BACKGROUND OF THE INVENTION1. Field of the Invention
The present invention relates to a capacitor-free low drop-out regulator able to obtain stable output without requiring a separate external capacitor and damping factor control (DFC) and easily adjust a loop gain, a damping factor, and a pole frequency using a simple design parameter.
2. Description of the Related Art
A voltage regulator is a circuit applied to various electronic devices. For example, a direct current (DC) voltage regulator may be realized in association with a static circuit that generates a rectified output voltage from a variable input DC voltage, and an output voltage should be constantly maintained in response to changes in an input voltage and an output load current. In particular, an example of a voltage regulator widely used in industrial applications is a low drop-out regulator.

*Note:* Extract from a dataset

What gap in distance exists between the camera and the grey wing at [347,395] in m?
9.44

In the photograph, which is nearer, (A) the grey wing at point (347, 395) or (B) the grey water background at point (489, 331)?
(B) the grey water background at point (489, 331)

The low drop-out regulator, a main circuit of a power integrated circuit (IC), uses a pole splitting method in order to significantly reduce an external element, instead of using a main pole compensating method. That is, the low drop-out regulator divides one pole into two poles in a frequency band and transmits the two divided poles using a higher frequency band and a lower frequency band, respectively. Using such a method, the low drop-out regulator can compensate for frequency, even with a capacitor having a lower capacitance than in the main pole compensating method.

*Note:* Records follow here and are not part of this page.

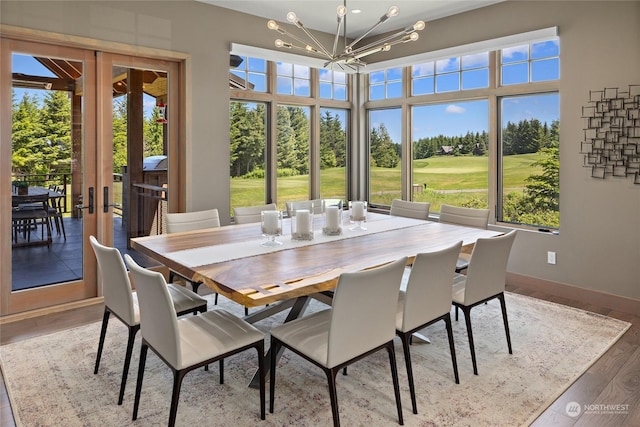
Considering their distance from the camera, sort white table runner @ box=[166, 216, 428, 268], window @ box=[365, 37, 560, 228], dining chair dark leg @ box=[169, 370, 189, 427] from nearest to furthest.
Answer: dining chair dark leg @ box=[169, 370, 189, 427] < white table runner @ box=[166, 216, 428, 268] < window @ box=[365, 37, 560, 228]

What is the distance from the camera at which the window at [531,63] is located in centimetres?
439

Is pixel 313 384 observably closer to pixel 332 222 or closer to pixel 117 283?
pixel 332 222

However, the pole splitting method has a defect in which, when a current does not flow in a load, the second pole is shifted to the lower frequency, and thus it is difficult to compensate for the frequency. In order to solve this defect, there is no choice but to apply damping factor control (DFC). Therefore, the use of DFC increases the complexity of the entire circuit and increases the number of design parameters affecting circuit characteristics, such as a damping factor, a pole frequency, and a loop gain, and thus it may be difficult to control design parameters so as to obtain desired characteristics, and stability may be significantly changed due to an error in the design parameters.

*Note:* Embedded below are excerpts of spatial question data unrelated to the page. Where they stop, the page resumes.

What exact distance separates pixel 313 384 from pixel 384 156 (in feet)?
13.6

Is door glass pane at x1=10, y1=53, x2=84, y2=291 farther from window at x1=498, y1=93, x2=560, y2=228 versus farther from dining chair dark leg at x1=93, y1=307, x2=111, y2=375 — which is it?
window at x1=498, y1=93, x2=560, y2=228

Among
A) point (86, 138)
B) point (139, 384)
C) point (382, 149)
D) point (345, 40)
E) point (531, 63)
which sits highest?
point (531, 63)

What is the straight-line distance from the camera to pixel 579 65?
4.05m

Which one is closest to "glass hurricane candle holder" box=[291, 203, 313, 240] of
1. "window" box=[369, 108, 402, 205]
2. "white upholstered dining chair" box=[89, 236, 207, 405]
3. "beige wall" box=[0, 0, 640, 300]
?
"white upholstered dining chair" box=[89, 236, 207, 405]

SUMMARY OF THE INVENTIONAn aspect of the present invention provides a low drop-out regulator that can obtain stable output without requiring DFC and can thus simplify design parameters determining circuit characteristics and easily control required circuit characteristics.
According to an aspect of the present invention, there is provided a low drop-out regulator including: an amplifier including an odd number of operational amplifiers connected to one another in series and controlling a feedback loop gain, and an output unit including a pass transistor operated by an output from the amplifier and generating an output voltage to be applied to a load, wherein the pass transistor is an N-channel transistor.
The feedback loop gain may be determined by trans-conductance and equivalent series resistance of the amplifier.
The feedback loop gain of the amplifier may have at least a first pole frequency and a second pole frequency, and the first and the second pole frequencies may be determined independently from trans-conductance of the pass transistor.
The pass transistor may configure a source follower circuit.
The load may include at least a plurality of resistances and a plurality of capacitors, and a power factor may be determined by the plurality of resistances and the plurality of capacitors included in the load.
The amplifier may include a first operational amplifier, a second operational amplifier, and a third operational amplifier connected in sequence; and an input terminal of the second operational amplifier and a source terminal of the pass transistor may include a capacitor connected therebetween, the capacitor providing a mirror effect.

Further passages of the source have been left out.